Pictured from left: Gordon Schmidt, Djimmetry Jean-Louis, John Karaptis, and Donna M. McMahon
On April 11, New York Tech faculty and alumni were well represented among the leading voices on Long Island in a healthcare-focused event produced by Long Island Business News. Patrick O’Shaughnessy (D.O. ’99), president and chief executive officer of Catholic Health and a member of the Board of Trustees at New York Tech, served as keynote speaker and addressed the topic of food insecurity in patients.
Speakers on a number of panels addressed topics relating to Long Island’s place in the epicenter of healthcare research and innovation. A New York Tech panel, moderated by Gordon Schmidt, Ph.D., FACSM, dean of the School of Health Professions, focused on Workforce Development: Shaping the Next Generation of Healthcare Workers. Featured panelists included Donna M. McMahon (D.O. ‘87), assistant dean of student affairs and associate professor in the College of Osteopathic Medicine; John Karaptis (B.S.’03), administrative director of Surgical Services and Digestive Disease at New York-Presbyterian Queens, and Djimmetry Jean-Louis (B.S. ’15), a nurse manager with Northwell Health.
“Sometimes we find that the need for employees does not meet the availability,” said Schmidt. “It’s estimated there are probably 500,000 employees still needed in healthcare and, possibly because of the pandemic, we see that this is more critical than ever.”
When it comes to physician assistants, Karaptis noted the demand is sure to increase. “What we’re seeing now in some of the ancillary areas of healthcare, particularly with respiratory therapy and anesthesia technicians, there is a severe shortage for these positions in hospitals and it’s a very big problem. There are not enough training programs and the current training programs aren’t large enough, so that is an area that’s going to have to be looked at.”

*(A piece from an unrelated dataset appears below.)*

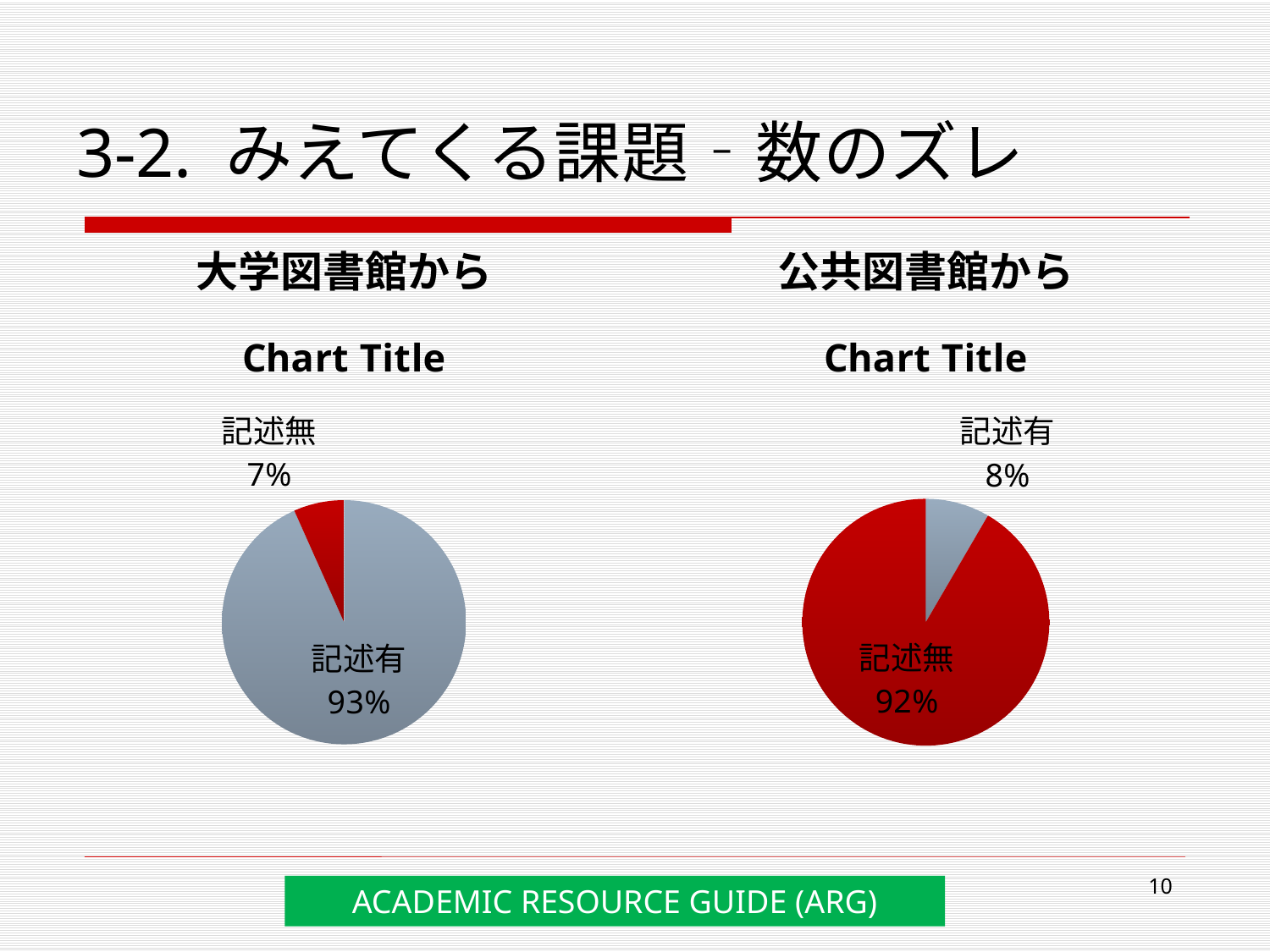
What title is printed above the right pie chart (公共図書館から)? Chart Title What kind of chart is the left chart (under 大学図書館から)? pie chart Which is larger: 記述有 in the left pie chart (大学図書館から) or 記述有 in the right pie chart (公共図書館から)? 記述有 in the left pie chart In the left pie chart (大学図書館から), which slice is the largest? 記述有 In the right pie chart (公共図書館から), what share does 記述有 have? 8% In the left pie chart (大学図書館から), what share does 記述無 have? 7% In the right pie chart (公共図書館から), what share does 記述無 have? 92% In the left pie chart (大学図書館から), what share does 記述有 have? 93% In the right pie chart (公共図書館から), which slice is the smallest? 記述有 In the left pie chart (大学図書館から), what is the difference between the 記述有 and 記述無 shares? 86% In the right pie chart (公共図書館から), what is the difference between the 記述無 and 記述有 shares? 84% How many slices does the left pie chart (大学図書館から) have? 2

Jean-Louis noted that nurses now have the upper hand in negotiating their salaries, and the industry is seeing a shortage when it comes to the ancillary staff. And that’s why more health systems are looking to employ nursing assistants.
One big change in healthcare education, said McMahon, is that medical residency programs have picked up on the importance of cultural competence. “I can see it certainly with our students; that they see the importance of that cultural competence.”